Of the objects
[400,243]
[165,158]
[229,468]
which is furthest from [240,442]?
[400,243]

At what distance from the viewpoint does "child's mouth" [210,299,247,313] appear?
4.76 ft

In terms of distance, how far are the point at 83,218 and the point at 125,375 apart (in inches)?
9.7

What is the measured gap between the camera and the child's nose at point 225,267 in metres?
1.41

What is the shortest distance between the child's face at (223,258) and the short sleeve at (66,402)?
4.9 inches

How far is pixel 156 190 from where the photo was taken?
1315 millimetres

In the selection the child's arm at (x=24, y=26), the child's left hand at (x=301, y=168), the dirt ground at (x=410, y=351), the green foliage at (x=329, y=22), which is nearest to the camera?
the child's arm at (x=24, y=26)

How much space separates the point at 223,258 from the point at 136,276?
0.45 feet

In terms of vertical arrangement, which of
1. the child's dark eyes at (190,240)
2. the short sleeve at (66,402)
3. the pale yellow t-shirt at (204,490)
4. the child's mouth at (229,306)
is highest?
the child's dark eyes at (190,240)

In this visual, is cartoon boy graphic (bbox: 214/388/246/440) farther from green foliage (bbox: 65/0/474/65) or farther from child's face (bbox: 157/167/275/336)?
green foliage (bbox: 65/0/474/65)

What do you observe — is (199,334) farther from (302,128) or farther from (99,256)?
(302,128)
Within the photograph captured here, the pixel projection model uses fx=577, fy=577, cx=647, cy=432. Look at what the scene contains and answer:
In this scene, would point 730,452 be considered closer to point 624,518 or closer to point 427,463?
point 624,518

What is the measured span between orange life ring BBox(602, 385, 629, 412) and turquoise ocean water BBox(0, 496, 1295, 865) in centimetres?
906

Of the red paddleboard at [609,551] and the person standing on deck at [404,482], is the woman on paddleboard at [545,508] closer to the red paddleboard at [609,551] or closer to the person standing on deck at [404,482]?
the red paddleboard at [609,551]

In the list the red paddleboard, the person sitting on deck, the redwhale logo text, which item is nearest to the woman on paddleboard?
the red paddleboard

• **Given task**
Rewrite the part of the entries that opens with the line containing "What is the measured gap" and runs through the end of the entries, switching "deck" to "pier" and leaving everything else unchanged.

• **Result of this task**
What is the measured gap between the camera and the child's nose at point 225,267 in metres?
1.41

What is the shortest distance between the child's face at (223,258) and the short sleeve at (66,402)?
4.9 inches

How far is pixel 156 190 from where the photo was taken?
1315 millimetres

In the selection the child's arm at (x=24, y=26), the child's left hand at (x=301, y=168), the dirt ground at (x=410, y=351), the green foliage at (x=329, y=22), which is nearest to the camera?
the child's arm at (x=24, y=26)

How much space separates the point at 223,258 from the point at 136,276?
0.45 feet

In terms of vertical arrangement, which of
1. the child's dark eyes at (190,240)
2. the short sleeve at (66,402)
3. the pale yellow t-shirt at (204,490)
4. the child's mouth at (229,306)
is highest?
the child's dark eyes at (190,240)

In this visual, is cartoon boy graphic (bbox: 214/388/246/440) farther from green foliage (bbox: 65/0/474/65) or farther from child's face (bbox: 157/167/275/336)?
green foliage (bbox: 65/0/474/65)

What do you observe — is (199,334) farther from (302,128) or farther from (99,256)?
(302,128)
Within the photograph captured here, the pixel projection model uses fx=577, fy=577, cx=647, cy=432. Look at what the scene contains and answer:
In this scene, would point 730,452 be considered closer to point 624,518 or closer to point 427,463?
point 624,518

What is the measured span between orange life ring BBox(602, 385, 629, 412) and turquoise ocean water BBox(0, 496, 1295, 865) in centimetres?
906

Of the red paddleboard at [609,551] and the person standing on pier at [404,482], is the woman on paddleboard at [545,508] closer to the red paddleboard at [609,551] or closer to the person standing on pier at [404,482]?
the red paddleboard at [609,551]

In the list the red paddleboard, the person sitting on pier, the redwhale logo text, which item is nearest to the woman on paddleboard?
the red paddleboard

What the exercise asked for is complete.